● **指示**
以下のデータの全行を、空行を除いて番号付きリストに整えること。画像は回答に含めない。
--------
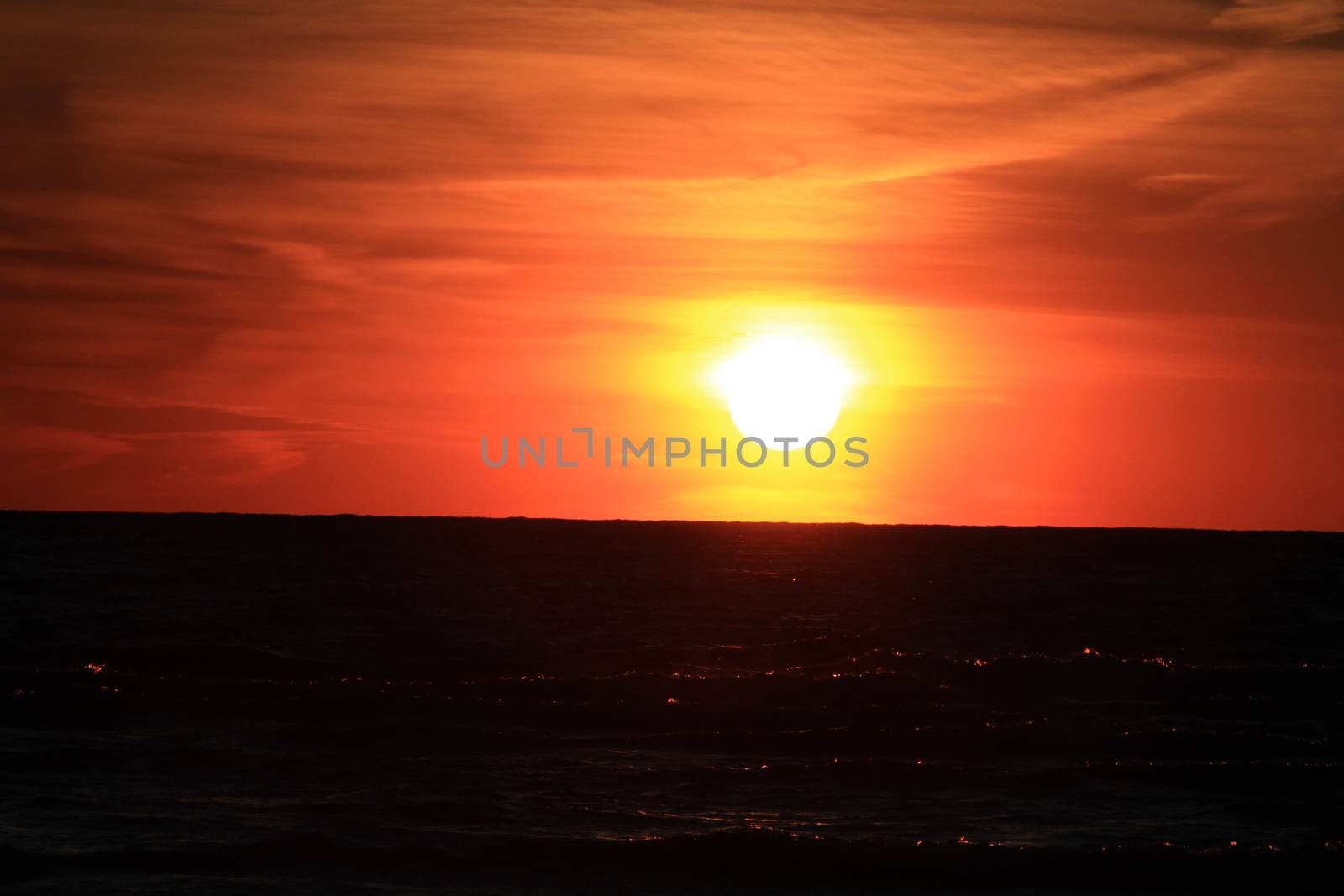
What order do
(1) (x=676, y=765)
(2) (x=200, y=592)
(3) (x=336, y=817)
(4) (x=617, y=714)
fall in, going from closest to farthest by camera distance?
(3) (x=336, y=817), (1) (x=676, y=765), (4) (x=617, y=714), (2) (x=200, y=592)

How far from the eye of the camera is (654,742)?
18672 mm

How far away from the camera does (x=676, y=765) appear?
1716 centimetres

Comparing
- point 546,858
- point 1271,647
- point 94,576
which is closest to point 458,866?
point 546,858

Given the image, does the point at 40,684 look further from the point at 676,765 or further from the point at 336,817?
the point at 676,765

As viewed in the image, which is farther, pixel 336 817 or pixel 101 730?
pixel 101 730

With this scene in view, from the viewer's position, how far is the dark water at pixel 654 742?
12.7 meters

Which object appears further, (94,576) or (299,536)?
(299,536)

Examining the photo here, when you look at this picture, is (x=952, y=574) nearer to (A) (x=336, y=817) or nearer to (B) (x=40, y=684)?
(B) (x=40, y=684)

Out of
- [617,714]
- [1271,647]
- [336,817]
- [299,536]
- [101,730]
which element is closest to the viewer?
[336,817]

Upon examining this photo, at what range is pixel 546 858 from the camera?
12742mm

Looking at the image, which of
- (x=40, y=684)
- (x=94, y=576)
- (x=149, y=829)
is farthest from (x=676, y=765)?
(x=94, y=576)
--------
● **回答**
1. What order do
2. (1) (x=676, y=765)
3. (2) (x=200, y=592)
4. (3) (x=336, y=817)
5. (4) (x=617, y=714)
6. fall in, going from closest to farthest by camera distance?
7. (3) (x=336, y=817), (1) (x=676, y=765), (4) (x=617, y=714), (2) (x=200, y=592)
8. How far from the eye of the camera is (654,742)?
9. 18672 mm
10. How far away from the camera does (x=676, y=765) appear?
11. 1716 centimetres
12. Comparing
13. - point 546,858
14. - point 1271,647
15. - point 94,576
16. which is closest to point 458,866?
17. point 546,858
18. Given the image, does the point at 40,684 look further from the point at 676,765 or further from the point at 336,817?
19. the point at 676,765
20. As viewed in the image, which is farther, pixel 336 817 or pixel 101 730?
21. pixel 101 730
22. With this scene in view, from the viewer's position, how far is the dark water at pixel 654 742?
23. 12.7 meters
24. Which object appears further, (94,576) or (299,536)?
25. (299,536)
26. Examining the photo here, when you look at this picture, is (x=952, y=574) nearer to (A) (x=336, y=817) or nearer to (B) (x=40, y=684)?
27. (B) (x=40, y=684)
28. Out of
29. - [617,714]
30. - [1271,647]
31. - [336,817]
32. - [299,536]
33. - [101,730]
34. which element is closest to the viewer?
35. [336,817]
36. Upon examining this photo, at what range is pixel 546 858 from the camera?
37. 12742mm
38. Looking at the image, which of
39. - (x=40, y=684)
40. - (x=94, y=576)
41. - (x=149, y=829)
42. is farthest from (x=676, y=765)?
43. (x=94, y=576)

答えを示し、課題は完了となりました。